Если отодвинуть ставший проблематичным персидский проект и сосредоточиться на проблеме Кавказа, то ясно, что главным внутренним побудительным мотивом действий Ермолова были не столько геополитические соображения, сколько психологическое неприятие самого миропорядка, который был для горских народов естественным и единственно возможным.
Перед нами – неразрешимый конфликт. Ибо компромисс был невозможен для обеих сторон.

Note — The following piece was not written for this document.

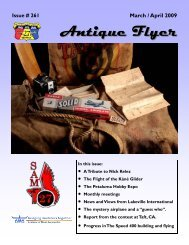 3-4 2009 #261 - Society of Antique Modelers Chapter 27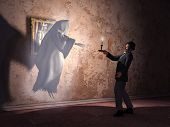 foto of encounter  - Nineteenth century man encountering a ghost in an old mansion - JPG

“Право сильного” в отношениях с горцами было любимым мотивом в письмах Алексея Петровича. В официальных документах, чтобы не вызвать нареканий со стороны Петербурга, предпочитавшего более гуманные способы умиротворения, он выдвигает другие мотивы. Так 12 февраля 1819 года, убеждая императора усилить Грузинский корпус, Ермолов писал: “Государь! Внешней войны опасаться не можно. Голова моя должна ответствовать, если война будет со стороны нашей. Если сама Персия будет причиною оной, и за то ответствую, что другой на месте моем не будет иметь равных со мною способов. Она обратится во вред ей!
Внутренние беспокойства гораздо для нас опаснее. Горские народы примером независимости своей в самых подданных Вашего Императорского Величества порождают дух мятежный и любовь независимости. Теперь средствами малыми можно отвратить худые следствия; несколько позднее и умноженных будет недостаточно.
В Дагестане возобновляются беспокойства и утесняемы хранящие Вам верность. Они просят справедливой защиты Государя Великого; и что произведут тщетные их ожидания?”
Для императора он мотивировал необходимость решительных действий, – для чего нужны дополнительные полки, – опасностью мятежной заразы и необходимостью защитить тех горцев, что хранят верность России.
Что до “мятежного духа и любви к независимости”, то имелись в виду, разумеется, те, кто непосредственно соприкасался с горцами, – солдаты и казаки. Проблема дезертирства и бегства в горы была проблемой нешуточной.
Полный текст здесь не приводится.